MEDAN (LENSAKINI) -Sebanyak 13 daerah di Sumatera Utara (Sumut) masuk dalam kategori zona merah perdagangan anak. Untuk itu, diimbau kepada seluruh orangtua agar meningkatkan kewaspadaannya.
Tak heran, Pemprov Sumut langsung mengeluarkan peringatan kepada seluruh masyarakat. Sebab, ada 13 krawan terhadap praktik TPPO. Ini adalah informasi krusial yang perlu diketahui oleh setiap warga Sumut.
Kepala Dinas Pemberdayaan Perempuan, Perlindungan Anak, dan Keluarga Berencana Provinsi Sumut, Dwi Endah Purwanti, 13 lokasi ini menjadi fokus utama pencegahan pemerintah.
Beberapa daerah yang disebutkan memiliki kerawanan tinggi antara lain adalah, Kota Medan, Binjai, Kabupaten Deli Serdang, Kabupaten Langkat dan
Asahan
Kerawanan ini umumnya disebabkan oleh tingginya mobilitas penduduk dan dorongan ekonomi yang membuat banyak individu, terutama kaum muda, mudah tergoda oleh janji-janji pekerjaan dengan imbalan fantastis, baik di dalam maupun luar negeri.
Faktor pendorong kerawanan TPPO di Sumut tak lepas dari tingginya angka warga yang nekat bekerja ke luar negeri, terutama di wilayah Asia Tenggara. Kamboja menjadi salah satu negara tujuan utama yang paling disorot.
Data dari Kementerian Pelindungan Pekerja Migran Indonesia (PMI) menunjukkan fakta yang mencengangkan: ada sekitar 80.000 warga negara Indonesia (WNI) yang bekerja secara non-prosedural (ilegal) di Kamboja tanpa adanya kerja sama resmi penempatan kerja. Jumlah yang signifikan dari angka tersebut diperkirakan berasal dari Sumut.
Merespons kondisi ini, pemerintah Indonesia telah mengambil langkah tegas. Sejak April 2025, telah dikeluarkan larangan resmi bagi WNI untuk mencari pekerjaan di negara-negara dengan risiko tinggi, yaitu, Kamboja, Myanmar dan Thailand.
Meskipun sudah ada larangan, banyak WNI yang masih mencari celah, sering kali memulai perjalanan mereka dengan visa turis sebelum akhirnya terjebak dalam pekerjaan non-prosedural, jauh dari perlindungan hukum.

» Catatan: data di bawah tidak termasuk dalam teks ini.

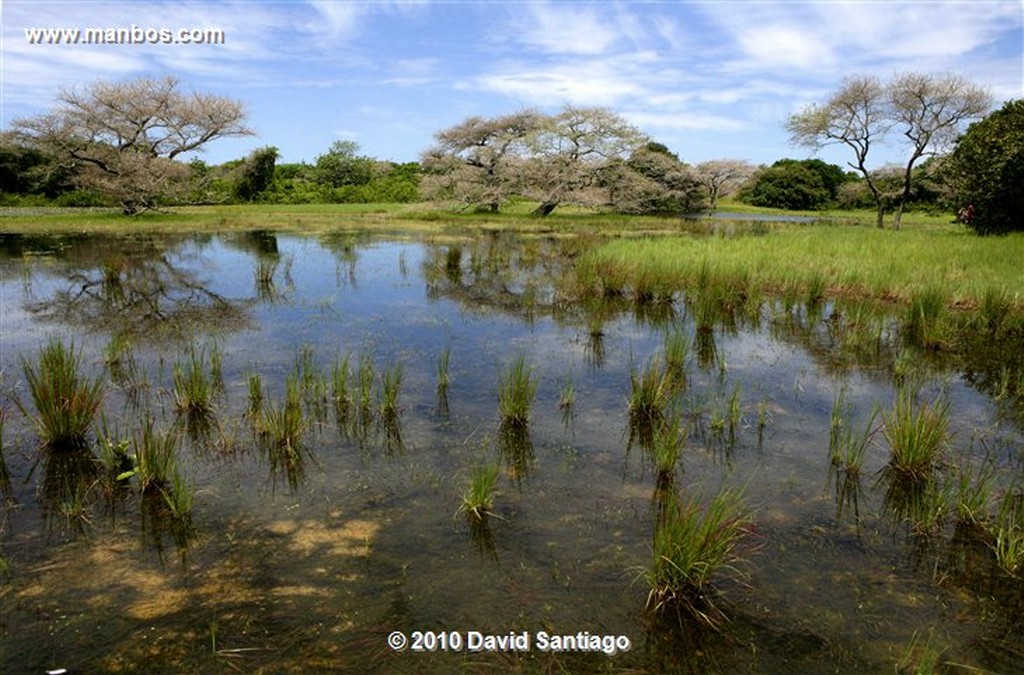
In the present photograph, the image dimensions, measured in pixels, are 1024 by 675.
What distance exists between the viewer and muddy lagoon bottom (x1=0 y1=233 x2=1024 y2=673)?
12.1 feet

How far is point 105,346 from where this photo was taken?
9.41 m

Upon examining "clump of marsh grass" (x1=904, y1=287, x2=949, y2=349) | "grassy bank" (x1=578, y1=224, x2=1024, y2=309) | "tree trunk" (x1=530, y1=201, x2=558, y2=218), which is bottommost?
"clump of marsh grass" (x1=904, y1=287, x2=949, y2=349)

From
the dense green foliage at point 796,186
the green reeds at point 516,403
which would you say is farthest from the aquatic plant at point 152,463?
the dense green foliage at point 796,186

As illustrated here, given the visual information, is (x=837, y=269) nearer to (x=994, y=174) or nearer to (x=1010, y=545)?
(x=994, y=174)

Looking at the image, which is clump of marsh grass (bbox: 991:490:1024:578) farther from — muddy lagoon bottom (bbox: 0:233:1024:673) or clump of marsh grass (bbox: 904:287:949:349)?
clump of marsh grass (bbox: 904:287:949:349)

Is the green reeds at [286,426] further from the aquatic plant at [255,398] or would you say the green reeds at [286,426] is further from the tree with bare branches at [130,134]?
the tree with bare branches at [130,134]

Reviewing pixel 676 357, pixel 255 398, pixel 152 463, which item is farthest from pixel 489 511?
pixel 676 357

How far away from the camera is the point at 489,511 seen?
16.8 feet

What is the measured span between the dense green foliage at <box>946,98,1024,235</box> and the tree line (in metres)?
0.05

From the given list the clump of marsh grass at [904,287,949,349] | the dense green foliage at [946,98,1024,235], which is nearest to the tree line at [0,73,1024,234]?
the dense green foliage at [946,98,1024,235]

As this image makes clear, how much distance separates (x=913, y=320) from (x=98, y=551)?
12665 millimetres

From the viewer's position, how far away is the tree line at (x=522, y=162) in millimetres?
24422

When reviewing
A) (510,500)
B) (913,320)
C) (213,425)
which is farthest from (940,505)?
(913,320)

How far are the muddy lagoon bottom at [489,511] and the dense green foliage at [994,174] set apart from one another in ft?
53.8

Modus Operandi TPPO: Bukan Hanya Soal Pekerja Migran
TPPO memiliki banyak wajah, dan tidak hanya terbatas pada penempatan kerja ilegal ke luar negeri. Dwi Endah Purwanti menjelaskan bahwa eksploitasi bisa terjadi dalam berbagai bentuk, meliputi:
Eksploitasi Seksual
Kerja Paksa atau Perbudakan
Mempekerjakan Anak
Asisten Rumah Tangga (ART) yang Tidak Digaji atau Gaji Tidak Sesuai Kesepakatan
Ini menunjukkan bahwa praktik perdagangan orang bisa terjadi di sekitar kita, bahkan di dalam negeri.
Polda Sumut telah menunjukkan keseriusannya dalam memberantas kejahatan ini. Sepanjang periode Januari hingga Juni 2025, aparat kepolisian berhasil mengungkap enam kasus TPPO, menetapkan 11 tersangka, dan menyelamatkan 70 korban, di mana 26 di antaranya adalah perempuan.
Langkah Pemprov Sumut: Bersinergi Mencegah dan Melindungi
Pemprov Sumut menyadari bahwa pencegahan adalah kunci. Mereka telah mengaktifkan serangkaian upaya terpadu untuk meredam angka TPPO, khususnya di 13 daerah rawan tersebut.
Upaya-upaya yang dilakukan mencakup:
Sosialisasi dan Advokasi: Melibatkan Organisasi Perangkat Daerah (OPD) dan pemangku kepentingan untuk memberikan pemahaman mendalam tentang risiko dan modus TPPO.
Bimbingan Teknis (Bimtek): Memberikan pelatihan pencegahan kekerasan terhadap perempuan dan anak di tingkat provinsi dan kabupaten/kota.
Sinkronisasi Program: Melakukan koordinasi yang ketat dalam pelaksanaan kebijakan dan program pencegahan kekerasan terhadap perempuan dan TPPO, sejalan dengan visi dan misi Gubernur dan Wakil Gubernur Sumut.
Pencegahan TPPO adalah tanggung jawab bersama. Dengan mengenali daerah-daerah rawan dan modus-modus yang ada, masyarakat Sumut diharapkan dapat meningkatkan kewaspadaan dan melindungi diri serta keluarga dari bahaya perdagangan orang.